THE HUNTED

Published on 22 January 2026 at 11:38

The Hunted - Josh Herum | Runtime: 24 minutes | Genre: Drama/Thriller

Logline: John leaves everything behind to join a conspiracy theorist to establish an off-the-grid commune. When predictions don't come true, John's commitment to the cause wavers, leading to betrayal, paranoia, and finally a fatal confrontation.

"The Hunted" doesn’t rush to judge its characters, and that restraint is what gives it its quiet power. In just 24 minutes, Josh Herum manages to excavate a very specific modern anxiety — not the fear of apocalypse itself, but the fear of being left behind by a world that refuses to collapse on schedule.
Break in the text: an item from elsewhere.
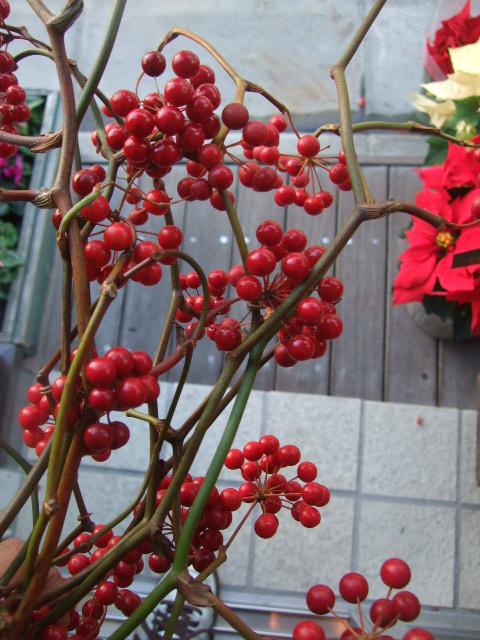 オークリーフ(クリスマスブッシュ)_f0049672_1319352.jpg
This is a short film less interested in catastrophe than in the psychology of waiting for one, and the slow corrosion that waiting can cause.

 

At its centre is John, a man who doesn’t feel extreme so much as exhausted. His decision to abandon everything and attach himself to an off-the-grid commune doesn’t play as reckless fantasy, but as a last, fragile attempt at clarity. The appeal of Gary — a charismatic conspiracy evangelist preaching the “True Way” — isn’t presented as villainous bravado. Instead, it’s the seduction of certainty. Gary offers answers, structure, and purpose in a world that feels increasingly shapeless, and The Hunted understands just how intoxicating that can be.

 

What the film captures with unnerving accuracy is the emotional limbo of belief. Not belief as fanaticism, but belief as investment. Once you’ve given up your old life, once you’ve tied your identity to an idea of impending collapse, what happens when nothing happens? Herum is acutely interested in that gap — the silence between predictions and reality — and how it breeds paranoia. The longer the world stubbornly carries on, the more belief has to mutate to survive. Doubt becomes a threat. Questions become betrayals. Certainty hardens into control.

 

The power dynamic between leader and follower is handled with real care. There’s no grand ideological showdown, no theatrical descent into madness. Instead, tension builds through glances, withheld information, and the subtle tightening of emotional space. The commune itself begins to feel less like a refuge and more like a psychological enclosure — not because of overt cruelty, but because fear has quietly rewritten the rules of trust. Survival, once framed as collective protection, starts to feel uncomfortably selective.

 

What’s most impressive is how character-driven the film remains throughout. The thriller elements are present, but never at the expense of interiority. This is a story about how isolation amplifies belief, how devotion can curdle when it’s no longer reinforced by reality, and how easily purpose can turn predatory when it’s built on unprovable futures. The film doesn’t mock the prepper mindset, nor does it romanticise it. It simply observes, listens, and lets the emotional consequences speak for themselves.

 

There’s a raw honesty to The Hunted that feels particularly timely. In an age where online personalities can construct entire worlds of belief through screens and slogans, the film understands how quickly ideology can become intimate. Gary’s influence isn’t abstract — it’s personal, daily, invasive. And John’s internal conflict isn’t about rejecting belief outright, but about recognising the cost of maintaining it when it no longer aligns with lived experience.

 

By the time the film reaches its conclusion, the title feels painfully apt. Not because of literal pursuit, but because everyone involved is chasing something — safety, meaning, validation — and slowly realising that what they’re hunting may never have existed in the first place. The Hunted lingers because it refuses easy answers. It asks uncomfortable questions about faith, authority, and the human need for certainty, and it does so with empathy rather than accusation.

 

It’s a short film that trusts its audience to sit with discomfort, to recognise fragments of our own fractured relationship with truth and belonging. And in doing so, it becomes something far more unsettling than a simple cautionary tale. It’s a quiet, unsettling mirror — and one that’s difficult to look away from.